What a night. It was my honor to host one of the first house parties for Elizabeth Warren, as she talks to Democrats about whether she will run for the United States Senate. She came to my house in Dorchester, and stood in my living room talking to about 60 of my friends, who shared their stories and frustrations, and asked brilliant questions, which she fielded with charm, charisma, and thoughtful, plain-spoken answers. It was fantastic and inspiring.
I’m one of the loudmouths with a laptop and an Internet connection who has been urging her from afar to run for a couple of months now. Before, it was more about thinking that she, unlike the current Democratic field, could beat Scott Brown. Now, for me, and I think for most who came to my house tonight, it’s about much more than that. It’s about choosing the kind of America we want to live in, and then working for it. I want to live in the kind of America that has Elizabeth Warren in the United States Senate, because her vision of America is one that uplifts all of us.
She talked about the squeezing of the middle class, and the damage it’s done to our country.
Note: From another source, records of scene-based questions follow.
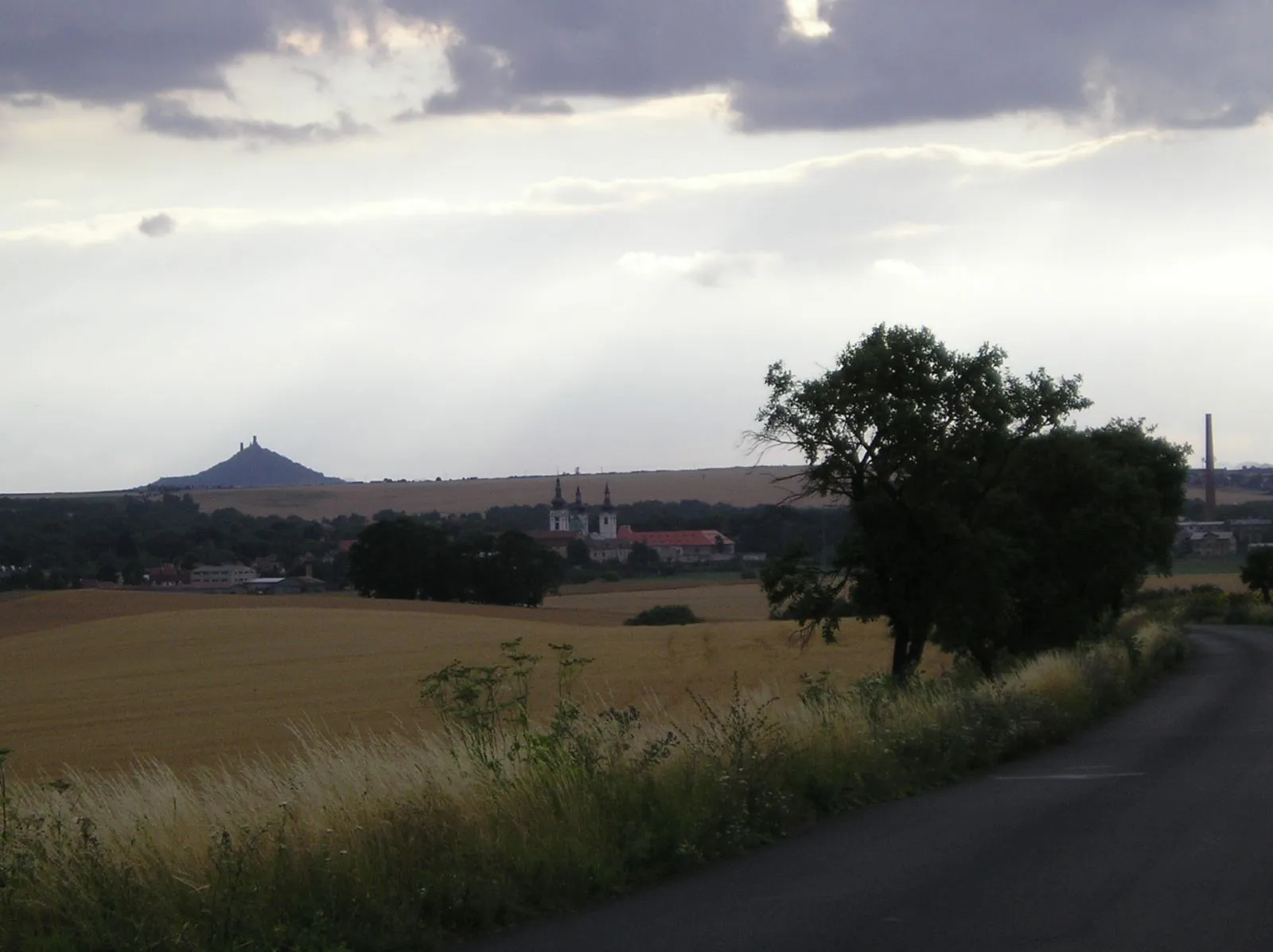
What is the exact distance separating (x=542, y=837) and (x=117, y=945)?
117 inches

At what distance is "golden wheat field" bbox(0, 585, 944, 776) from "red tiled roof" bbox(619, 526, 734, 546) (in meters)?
70.9

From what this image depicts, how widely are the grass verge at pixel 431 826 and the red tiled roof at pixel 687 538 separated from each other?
133645 millimetres

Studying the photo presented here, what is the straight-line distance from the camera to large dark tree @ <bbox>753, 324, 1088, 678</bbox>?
82.8 ft

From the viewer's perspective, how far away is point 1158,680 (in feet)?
102

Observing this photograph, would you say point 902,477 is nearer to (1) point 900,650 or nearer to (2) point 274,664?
(1) point 900,650

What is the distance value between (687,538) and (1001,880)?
148324 millimetres

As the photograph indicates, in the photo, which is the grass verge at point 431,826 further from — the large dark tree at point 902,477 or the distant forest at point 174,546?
the distant forest at point 174,546

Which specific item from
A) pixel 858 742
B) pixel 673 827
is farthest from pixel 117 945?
pixel 858 742

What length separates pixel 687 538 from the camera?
158m

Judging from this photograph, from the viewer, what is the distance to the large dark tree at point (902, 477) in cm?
2525

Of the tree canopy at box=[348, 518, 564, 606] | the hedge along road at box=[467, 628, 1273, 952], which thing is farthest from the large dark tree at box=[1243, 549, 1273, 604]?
the hedge along road at box=[467, 628, 1273, 952]

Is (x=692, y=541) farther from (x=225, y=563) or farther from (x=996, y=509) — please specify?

She said that we have to invest in infrastructure and education, but most importantly, we have to invest in our people. She talked about reframing our message, as Democrats, to make people understand that we should want to realize the potential of all other Americans. She spoke at length about her work to build the Consumer Financial Protection Bureau, and said that it is strong, and will protect Americans in very real ways. (She also gave full and emphatic credit to the President for this.)
More importantly, though, she listened. My friends told her about the challenges they see at non-profits they run, and facing the at-risk kids they work with; the underfunding at the public universities at which they teach and the suffering that they see out there every day on the streets. We talked about people who are out of work and in trouble. There were particulars, but there will be time for that later. Right now she is exchanging ideas with those of us who would have to do much of the work to get her elected.
She listened and responded, and what began to emerge was the start of a powerful campaign message, planted by the grassroots and articulated by Professor Warren, that will develop into something vibrant and compelling should she decide to move forward. But most importantly, what was plain to anyone in the room was the passion, conviction, empathy, and logic she’ll bring to any job she decides to take on.
I have no idea if she can soften the acrimony. Much of this Congress seems hell-bent on destroying the president and the country along with him. But I know that I want her down there, at least trying to talk some sense into them. And if the Democrats control the White House, Senate, and Congress in 2013, as I hope, they'll need people with vision, like her, to create groundbreaking programs.
As my friends filed out of my house tonight, they offered to host fundraisers and plan benefit concerts, knock on doors and call friends. One by one they said, “Let me know what to do. I’m in.” Christ, I hope she’s in too!